というわけで病案本の性描写、私は大好きなんですがこれはやっぱりいざという瞬間までにどこまで書き手が理性的にこっちを説得するロジックを組み立ててくれるかに掛かってると思うので、肉まん先生単体での話だと思う。通常はYESラブラブNO無理矢理の人間なので。ファンタジーだろうがフィクションだろうが、読むのは現実の人間なのでどこまで許容出来るかのラインは人生経験、モラル、好悪といったその人の全てから判断されるので真の意味で人それぞれですし。「無理矢理」とか「SM」とか、ジャンルで括って要素としてNGかOKか、という話でもないのだろうなと思います。
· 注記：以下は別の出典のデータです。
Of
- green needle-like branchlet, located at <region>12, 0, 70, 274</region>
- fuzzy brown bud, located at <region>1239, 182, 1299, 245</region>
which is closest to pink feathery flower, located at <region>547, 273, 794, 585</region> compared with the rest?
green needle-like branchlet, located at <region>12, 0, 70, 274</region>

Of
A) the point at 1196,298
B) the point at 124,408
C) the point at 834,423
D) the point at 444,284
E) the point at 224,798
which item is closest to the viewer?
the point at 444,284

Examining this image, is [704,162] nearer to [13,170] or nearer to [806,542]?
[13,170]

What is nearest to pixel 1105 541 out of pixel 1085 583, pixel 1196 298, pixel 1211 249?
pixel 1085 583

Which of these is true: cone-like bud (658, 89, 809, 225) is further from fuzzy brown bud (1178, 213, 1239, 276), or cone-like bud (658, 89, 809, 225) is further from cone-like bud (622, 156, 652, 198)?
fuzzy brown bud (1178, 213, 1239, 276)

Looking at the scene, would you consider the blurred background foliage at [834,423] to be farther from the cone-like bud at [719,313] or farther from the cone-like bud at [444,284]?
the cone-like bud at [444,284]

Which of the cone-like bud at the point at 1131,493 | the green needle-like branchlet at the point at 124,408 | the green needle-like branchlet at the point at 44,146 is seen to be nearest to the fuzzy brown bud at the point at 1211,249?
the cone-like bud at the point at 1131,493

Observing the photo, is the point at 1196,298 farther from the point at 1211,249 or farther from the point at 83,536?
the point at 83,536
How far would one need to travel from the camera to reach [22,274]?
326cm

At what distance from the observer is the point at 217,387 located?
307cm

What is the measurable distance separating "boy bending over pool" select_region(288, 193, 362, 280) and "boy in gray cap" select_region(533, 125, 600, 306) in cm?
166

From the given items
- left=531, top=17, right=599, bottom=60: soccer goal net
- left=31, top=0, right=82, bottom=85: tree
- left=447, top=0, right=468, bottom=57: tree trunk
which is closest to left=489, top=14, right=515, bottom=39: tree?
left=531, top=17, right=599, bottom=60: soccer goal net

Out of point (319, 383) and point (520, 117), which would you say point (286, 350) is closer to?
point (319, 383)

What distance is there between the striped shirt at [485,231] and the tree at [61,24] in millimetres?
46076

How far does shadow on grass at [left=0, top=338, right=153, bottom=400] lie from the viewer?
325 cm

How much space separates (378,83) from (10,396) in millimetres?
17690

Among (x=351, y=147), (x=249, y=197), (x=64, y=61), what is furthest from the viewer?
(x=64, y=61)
肉まん先生も巻末でそんな事を書いてらしたので、表現って、BLって難しいねぇ…とも思ったりしましたが、先生が書きたいものと受け入れられるものの相剋に立ち向かいながら物語を書いておられるように、読者も愛を標榜しつつ本質的には暴力である行為に興奮してしまう自分、という相剋を御しながら読んでいくという、ある種これはこれで特異で素晴らしい体験なんじゃないかと私は思います。
あとどうしても言いたいのは、さっきのロジックの話に戻るんですが性行為書くのが上手い人って、言葉という媒体で手練手管を尽くして理性的にこっちを興奮させてくれるのがすごいですよね…!!という事!!身体じゃなくて脳を興奮させてくれるというか。当たり前ながら身体が興奮しちゃうと文章読めなくなるので、純粋に脳だけでその場の出来事を擬似体験してる、そのプロセスを経たからこそ激しく中毒性のある楽しさが生まれるのだと思うし、物語上の性別が自分自身と重なり得ないという現象とあいまってこの感覚はBLでしか味わえないなと思います。
諸々ひっくるめて、病案本は素晴らしいし、BLって改めて唯一無二の読書体験でほんと面白いものだなぁと思いました。
主役2人に関して。
中華BLは、キャラクターにみんな人生の厚みがあって、それぞれ命や誇りをかけるものがあったり芯の通った生き様を見せてくれたりで、ただでさえかっこいいこの男たちが更に愛を育んでくれるんですか!?という所がやっぱり最高の見どころだと思うんですよね。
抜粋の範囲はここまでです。